I woke up yesterday morning both excited and apprehensive about my 21-mile run. It's become a familiar feeling for me during marathon training. It manifests itself in repeated bathroom visits and an obsessive compulsive routine of checking and re-checking every detail of my run before leaving the house. This includes water, fuel, weather, course details, timing, gear, shoes, scheduling and anything else that crosses my mind.
I usually drive out with a cup of coffee to scout my route and drop off water bottles like Easter eggs. But my wife generously offered to do that for me so that I could get a jump on the day. The temperature at 7:30 a.m. was a perfect 68 degrees, but the forecast was for sunny skies and 85-degree weather by midday. After discussing expectations for my return time, and going over my route details one last time, she left to drop off the water bottles and I revisited the bathroom one last time.

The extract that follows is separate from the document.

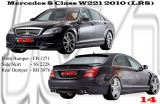 Mercedes S Class W221 2010 LRS Style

I grabbed a pack of energy chews and stuffed them in the back pocket of my shorts. I decided to wear both a visor and sunglasses. I lathered on some sunscreen, grabbed a last sip of water, and set off at an easy pace.

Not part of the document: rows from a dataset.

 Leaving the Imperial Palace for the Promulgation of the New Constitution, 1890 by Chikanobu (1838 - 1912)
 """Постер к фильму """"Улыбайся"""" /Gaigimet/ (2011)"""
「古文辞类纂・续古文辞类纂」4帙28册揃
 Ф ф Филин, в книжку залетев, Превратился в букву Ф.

The first three miles were awful. My legs were tight and my joints hurt. I know from experience that this is a product of high mileage, early morning running, and a 44-year-old body. After the engine warms up, things usually get easier. By mile four I was starting to enjoy the run.
I cruised along the shoreline, admiring the sparkling waters of the Atlantic Ocean. There were lots of walkers and runners crowding the elevated footpaths, and the roads were full of weekend beach traffic. I was contending with late season tourists on beach bikes and spandex covered cyclists for 24 inches of pavement.

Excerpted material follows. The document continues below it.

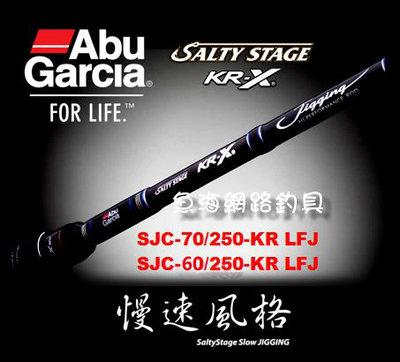 魚海網路釣具 恒達 Abu Garcia  Salty Stage KR-X Jigging SJC-70 60鐵板竿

Surfers and paddle boarders bobbed in the waves as the morning sun went from warm to hot in a few short minutes. I'd planned an out-and-back route so that I could take advantage of the water bottle drops at seven miles (15 on the way back) and 11 miles. I approached the stop sign that marked the first water bottle and began searching.
No luck. It wasn't there. What? I crossed the road, thinking that maybe I hadn't been clear about the drop-off point. It was nowhere to be found. Frustrated, I tried to find a positive spin on the situation. I decided that four miles to the next stop wasn't that far, and maybe depriving myself of fuel and water for the first 90 minutes was a good endurance tactic.
My tech shirt was heavy and wet by the time I reached 11 miles. My visor was completely soaked, and my sunglasses had fogged up. I was grateful to find water bottle number two right where I expected, leaning up against a wooden post at the entrance to Odiorne State Park.
I took a few big gulps of water and chomped my way through the pack of energy chews. I decided to carry the bottle with me for the next ½ mile. I ended up drinking about 10 ounces of water before dropping it next to the boat launch entrance.
Instead of retracing my steps, I turned inland to find the shade of the tree-covered roads. The overall distance was going to be about the same, but the hills would be a little more challenging. I felt good until I hit 15 miles at about the two-hour mark.
I recognized the signs as I slowly deteriorated to the point where I had to begin breaking up the run into smaller chunks and bargaining with myself. This was a lot like mile 20 of my first marathon in New York City last year. In some obscene way, I was happy to be suffering, because I knew it would make things easier on race day.
I reminded myself that I was only four or five miles from home. The first 15 miles were really just a prelude to the real training run. This is where the magic happens. This is where we train the brain, condition the body, and extend our fitness.
It takes a lot of willpower to push on when you can choose to stop. Just the day before my long run I had seen my wife in tears at mile 16 of her 20-mile training run. She was happy to see me and our two children cheering her along, but also sad that she couldn't stop and ride home with us in the car. I told my children to remember that moment and be inspired by their mother's toughness and determination.
Now, a day later, I was in the same spot. Three miles to go. I was running past a picturesque horse pasture and on the verge of dry heaving after inhaling the smells of a working farm. I reminded myself to check my form, check my breathing, and run light on my feet.
As my watch showed 19 miles, I was struggling. My lower legs had turned to wood and I had a layer of gritty salt on my shoulders. A cyclist interrupted my thoughts by asking for directions to the beach. I gave him directions and kind of snapped out of my funk. It's amazing what a bit of human interaction can do to bring you back to the present.
Soon I was running up the familiar hills towards home. As I passed my children's elementary school I began feeling better. I was going to finish this workout, and I was going to be better for it. I hit the button on my watch and slowed to a walk just before turning into my driveway.
My son came out with a smile and some words of encouragement, my daughter brought out a cold drink of water, and my wife turned on the garden hose for me to rinse my tired legs. There's no place like home.
It turns out that first water bottle was dropped at the road sign just 25 feet in front of the intersection where I had expected it to be. I had run right past it. My son asked me if I'd had a bad run. "No, Bud. There's no such thing as a bad run. Some are just tougher than others. Those are the ones that make us stronger."